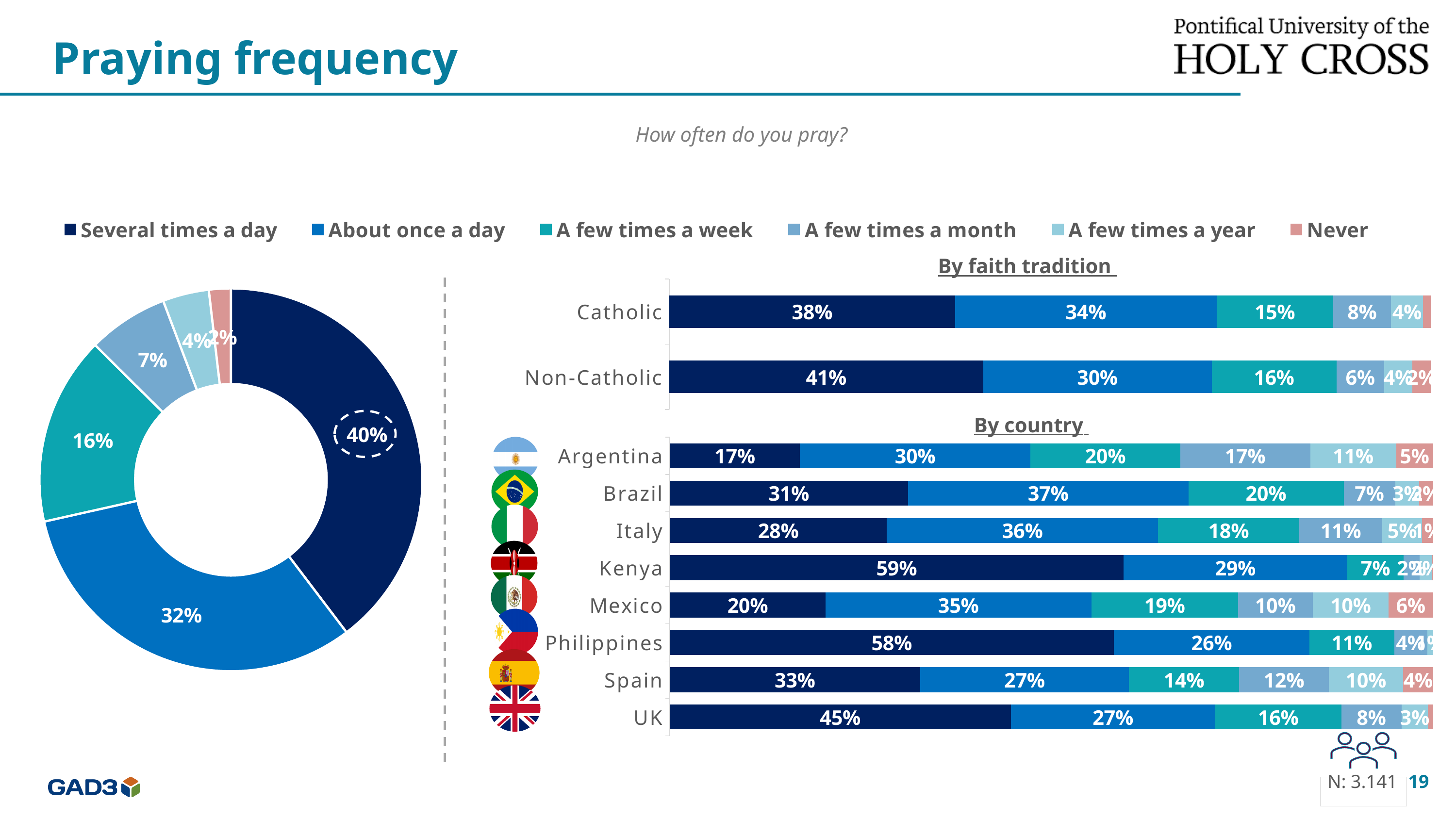
What kind of chart is shown on the left side of the slide? Pie (donut) chart In the 'By country' chart, what percentage of respondents in Argentina pray a few times a month? 17% How many countries are shown in the 'By country' chart? 8 In the donut chart on the left, what percentage of respondents pray several times a day? 40% In the 'By country' chart, what percentage of respondents in Kenya pray several times a day? 59% How many praying-frequency categories does the legend list? 6 In the donut chart on the left, which praying frequency has the largest share? Several times a day In the 'By faith tradition' chart, how many percentage points higher is the 'Several times a day' share for Non-Catholics than for Catholics? 3 percentage points In the 'By country' chart, which has the larger 'About once a day' share, Brazil or Italy? Brazil In the 'By faith tradition' chart, what percentage of Catholics pray about once a day? 34% In the 'By country' chart, which country has the highest share of respondents who pray several times a day? Kenya In the 'By country' chart, what percentage of respondents in Mexico never pray? 6%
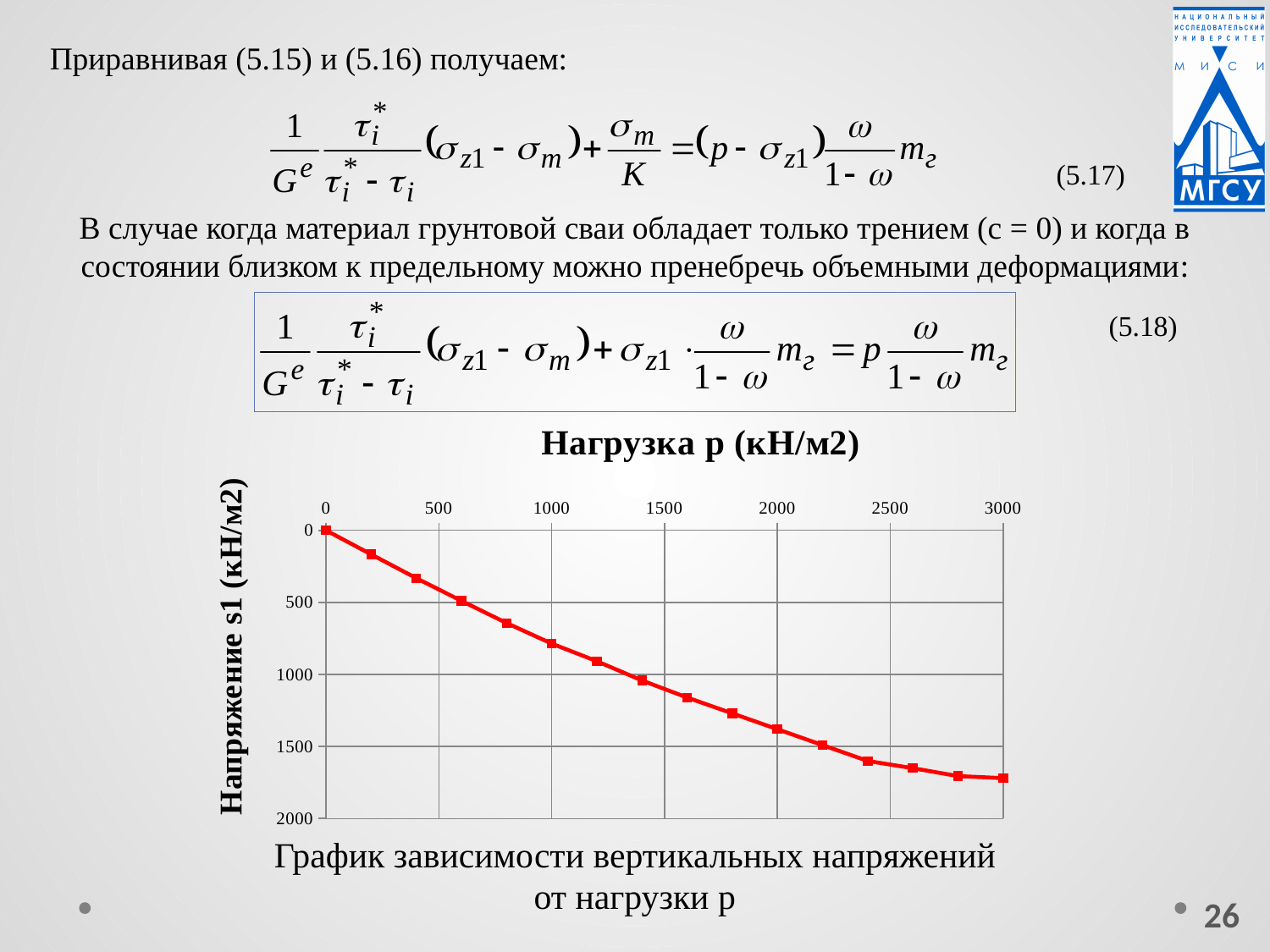
Which load value gives the larger Напряжение s1: p = 1000 or p = 2000? p = 2000 What kind of chart is shown on the slide? line chart What is the value of Напряжение s1 when the load p is 0? 0 How many data points are plotted on the line? 16 Is the value of Напряжение s1 at load p = 3000 greater or less than 1500? greater Is the value of Напряжение s1 at load p = 1000 greater or less than 1000? less What is the label of the horizontal axis of the chart? Нагрузка p (кН/м2) What colour is the plotted line? red Is the value of Напряжение s1 at load p = 2000 greater or less than 1000? greater At which load p is Напряжение s1 the lowest? 0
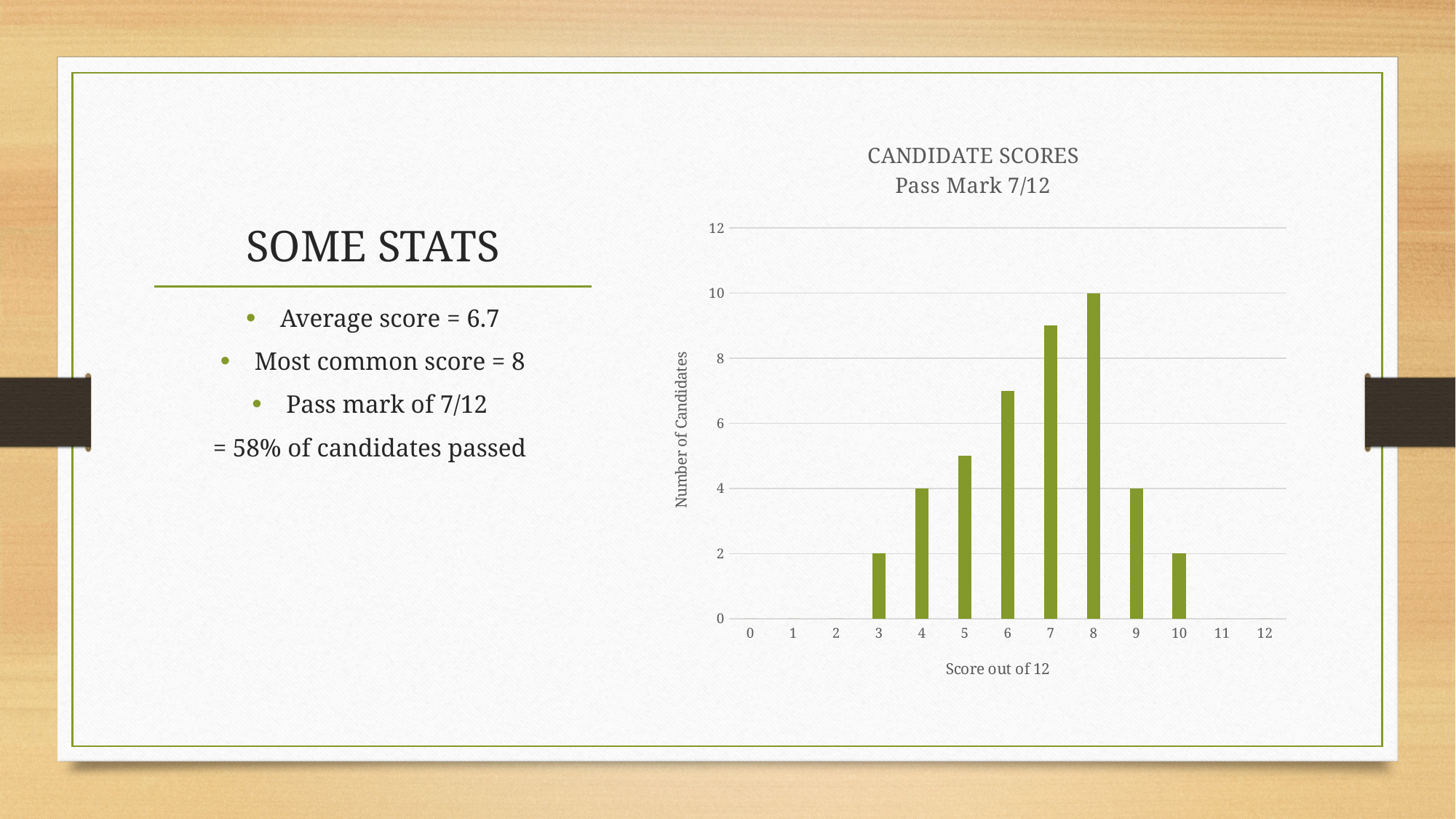
How many candidates scored 8 out of 12? 10 What is the title of the chart? CANDIDATE SCORES Pass Mark 7/12 How many scores on the x axis have a bar plotted? 8 Is the number of candidates who scored 7 greater or less than 8? greater What type of chart is shown on the slide? bar chart Which score has the highest number of candidates? 8 Which score has more candidates, 7 or 9? 7 How many candidates scored 10 out of 12? 2 Is the number of candidates who scored 5 greater or less than 6? less How many candidates scored 4 out of 12? 4 What is the difference between the number of candidates who scored 8 and the number who scored 3? 8 What is the label of the vertical axis of the chart? Number of Candidates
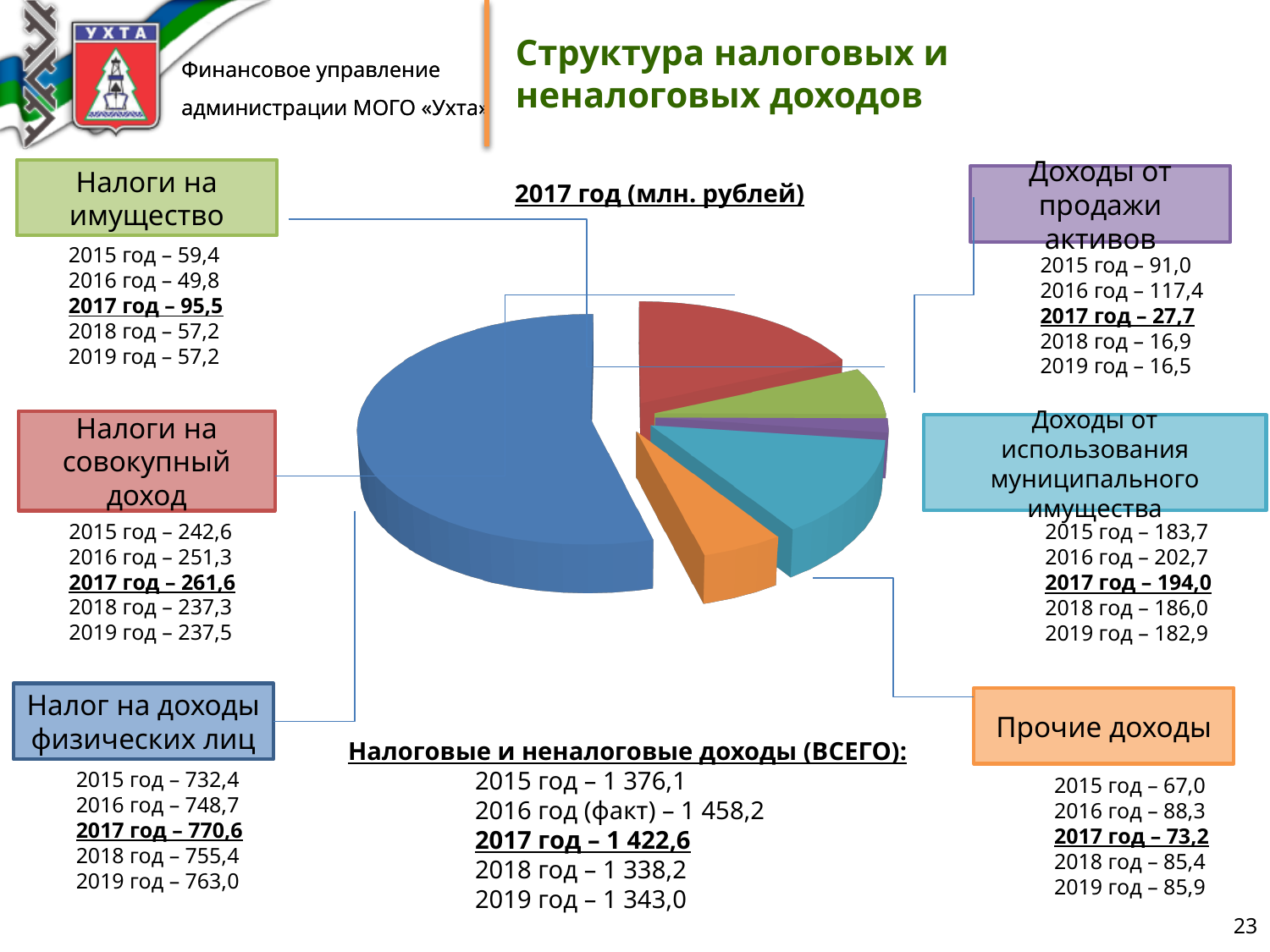
Which is larger in 2017: Налоги на имущество or Прочие доходы? Налоги на имущество What is the difference between the 2017 values for Налог на доходы физических лиц and Налоги на совокупный доход? 509,0 What is the 2017 value for Налоги на совокупный доход? 261,6 Which category has the smallest slice in the pie chart? Доходы от продажи активов How many slices does the pie chart have? 6 What is the 2017 value for Доходы от продажи активов? 27,7 What is the 2017 value for Налог на доходы физических лиц? 770,6 What is the title of the pie chart? 2017 год (млн. рублей) Which category has the largest slice in the pie chart? Налог на доходы физических лиц What kind of chart is shown on the slide? pie chart What is the 2017 value for Доходы от использования муниципального имущества? 194,0 What colour is the largest slice of the pie chart? blue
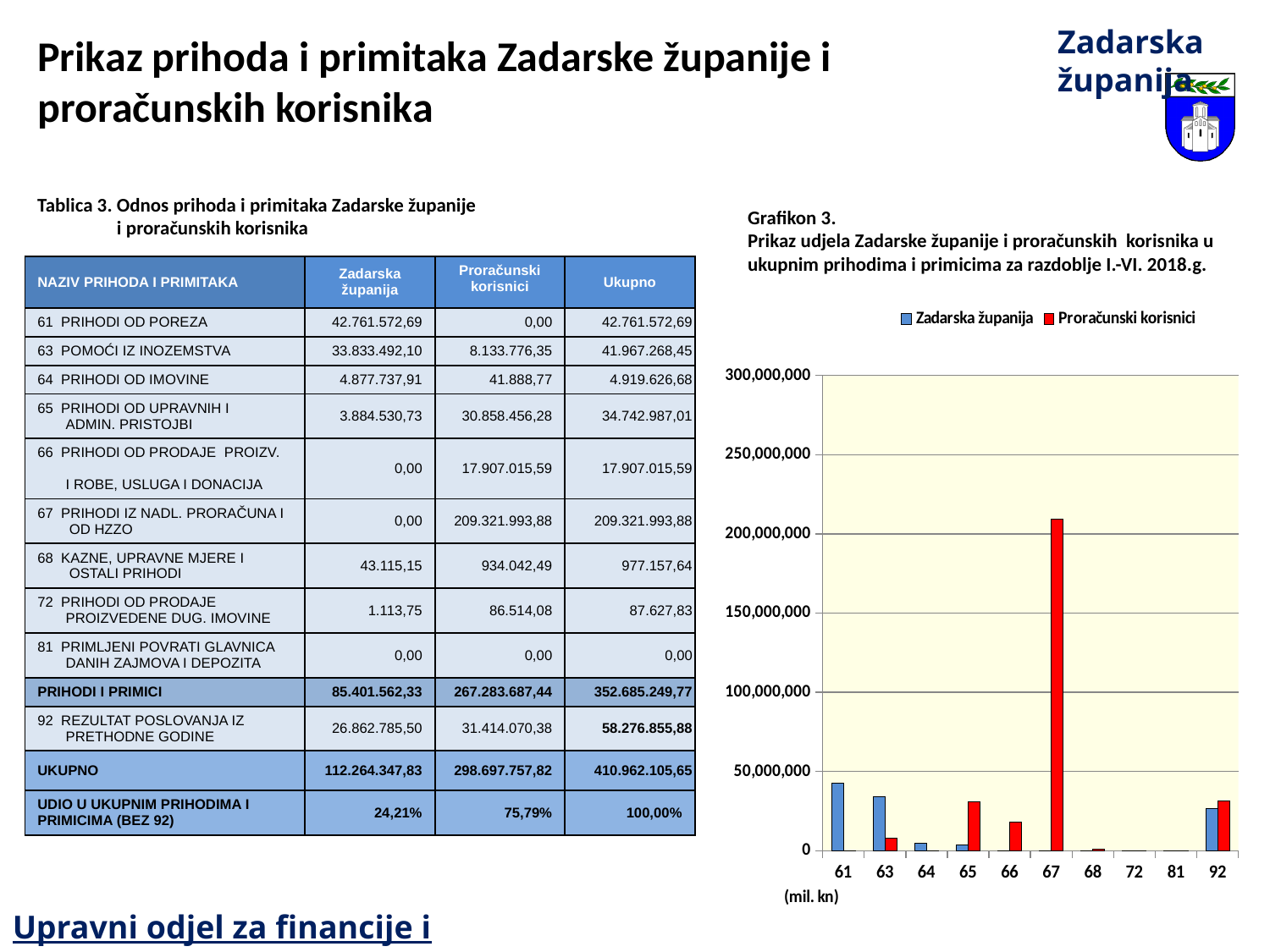
In the chart, which is larger for Zadarska županija: category 61 or category 63? 61 Is the value for Proračunski korisnici in category 67 greater or less than 200,000,000? greater Which colour represents Proračunski korisnici in the chart? red In category 65, which series has the larger value: Zadarska županija or Proračunski korisnici? Proračunski korisnici What kind of chart is Grafikon 3 on the slide? bar chart Which series is shown in blue in the chart? Zadarska županija Is the value for Proračunski korisnici in category 65 greater or less than 50,000,000? less How many series does the legend of the chart list? 2 In the chart, which category has the highest value for Zadarska županija? 61 How many categories are shown on the x axis of the chart? 10 Is the value for Zadarska županija in category 61 greater or less than 50,000,000? less In the chart, which category has the highest value for Proračunski korisnici? 67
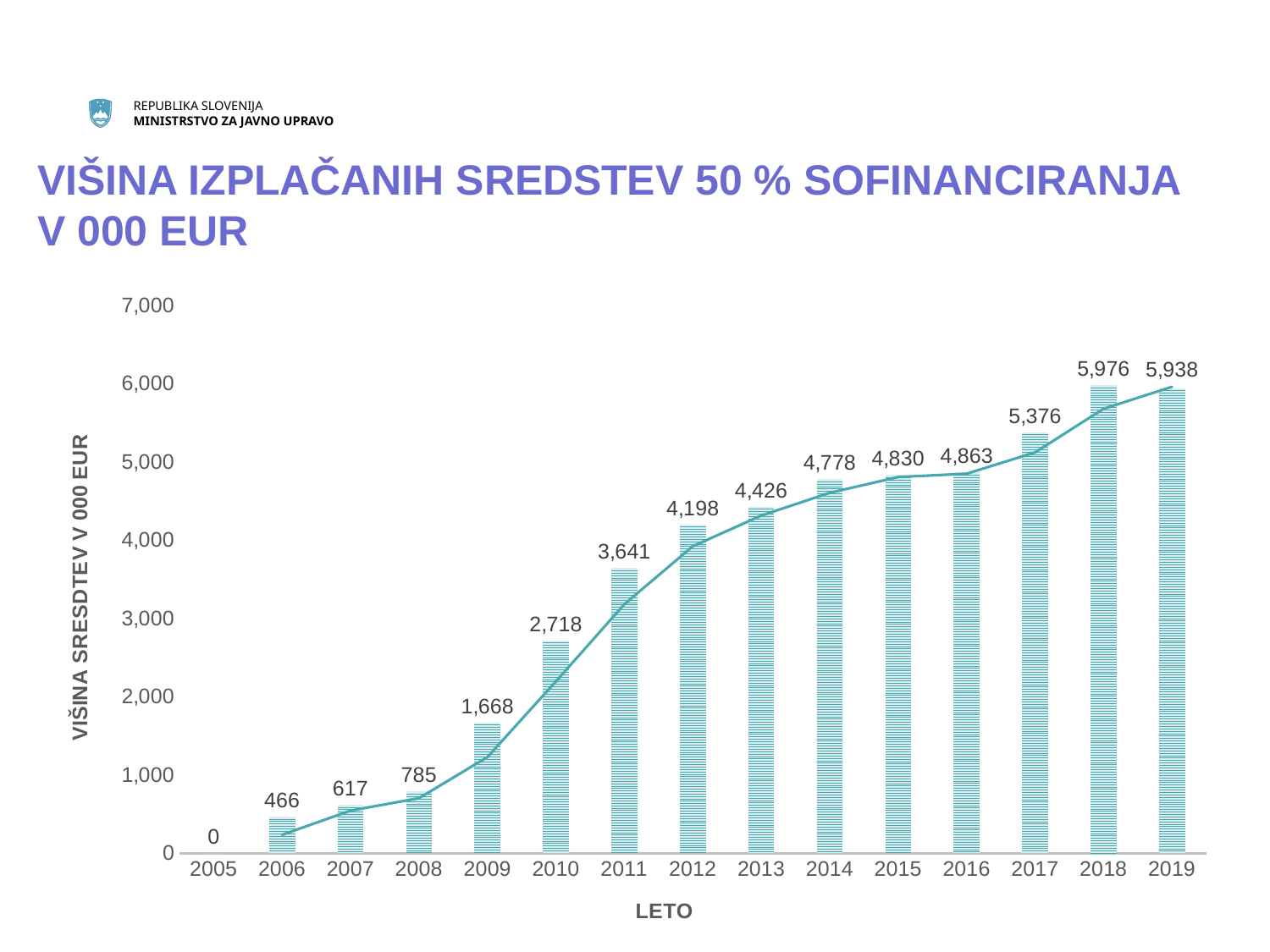
Which year has the highest value? 2018 Do the values generally rise or fall from 2005 to 2019? rise Which is larger, the value for 2013 or the value for 2012? 2013 What is the difference between the values for 2018 and 2019? 38 What is the value for 2006? 466 Is the value for 2012 greater or less than 4,000? greater What kind of chart is this? bar chart What is the value for 2017? 5,376 How many years are shown on the x axis? 15 What is the difference between the values for 2010 and 2009? 1,050 What is the value for 2010? 2,718 Which year has the lowest value? 2005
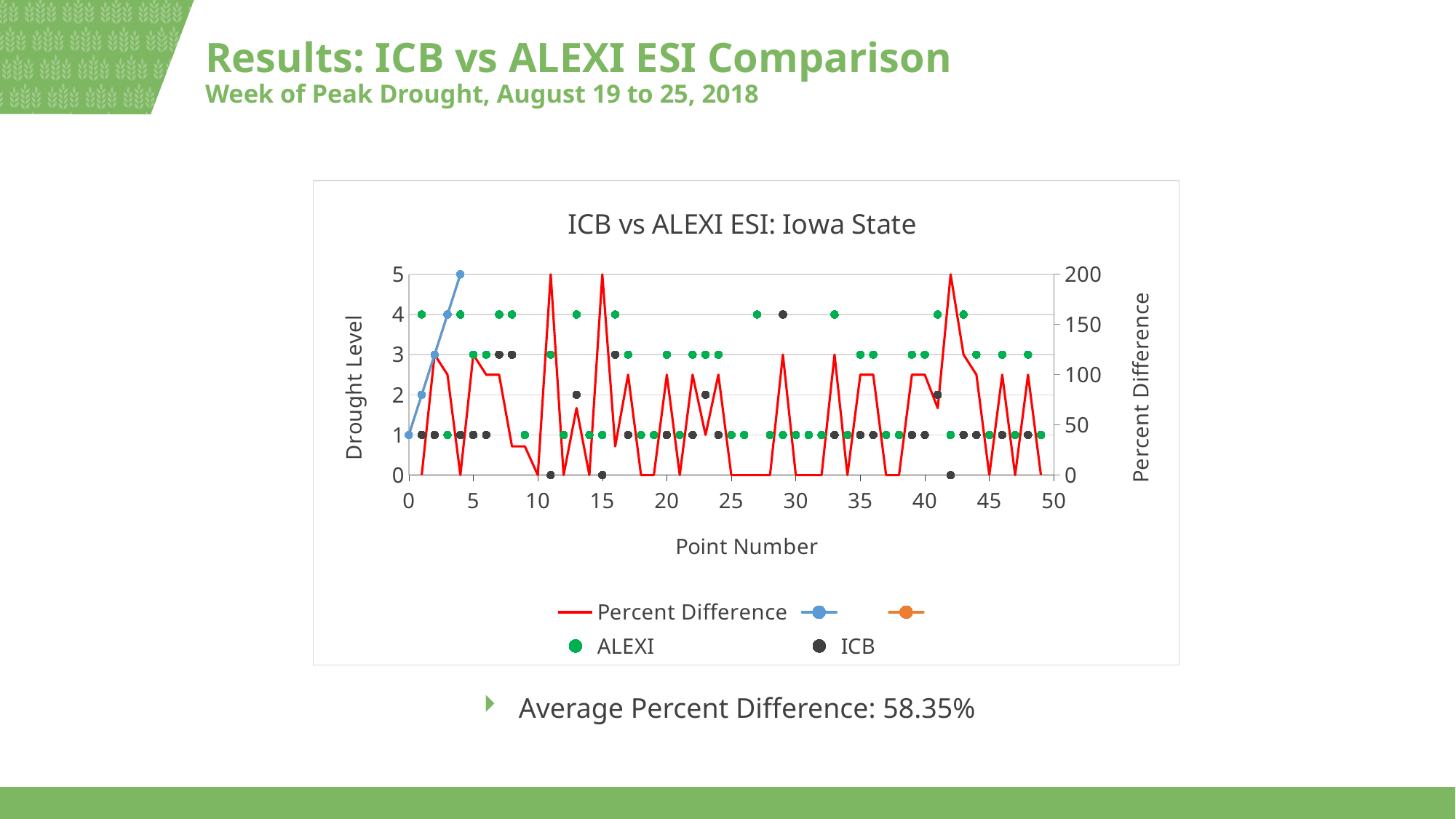
What is the title of the chart? ICB vs ALEXI ESI: Iowa State What is the Percent Difference value at point number 11? 200 What is the lowest value reached by the Percent Difference series? 0 What is the label of the x axis of the chart? Point Number Is the Percent Difference value at point number 15 greater or less than 150? greater Which is larger at point number 29, the ICB drought level or the ALEXI drought level? ICB Is the Percent Difference value at point number 13 greater or less than 100? less What is the ICB drought level at point number 29? 4 What is the ALEXI drought level at point number 27? 4 What is the highest value reached by the Percent Difference series? 200 What is the ICB drought level at point number 11? 0 What kind of chart is shown on the slide? line chart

- _Exercise aim_
Which lines in the entries above contain the word "Прочие", with case counting? List each of those lines in full.

- _Output_
Which is larger in 2017: Налоги на имущество or Прочие доходы? Налоги на имущество What is the difference between the 2017 values for Налог на доходы физических лиц and Налоги на совокупный доход? 509,0 What is the 2017 value for Налоги на совокупный доход? 261,6 Which category has the smallest slice in the pie chart? Доходы от продажи активов How many slices does the pie chart have? 6 What is the 2017 value for Доходы от продажи активов? 27,7 What is the 2017 value for Налог на доходы физических лиц? 770,6 What is the title of the pie chart? 2017 год (млн. рублей) Which category has the largest slice in the pie chart? Налог на доходы физических лиц What kind of chart is shown on the slide? pie chart What is the 2017 value for Доходы от использования муниципального имущества? 194,0 What colour is the largest slice of the pie chart? blue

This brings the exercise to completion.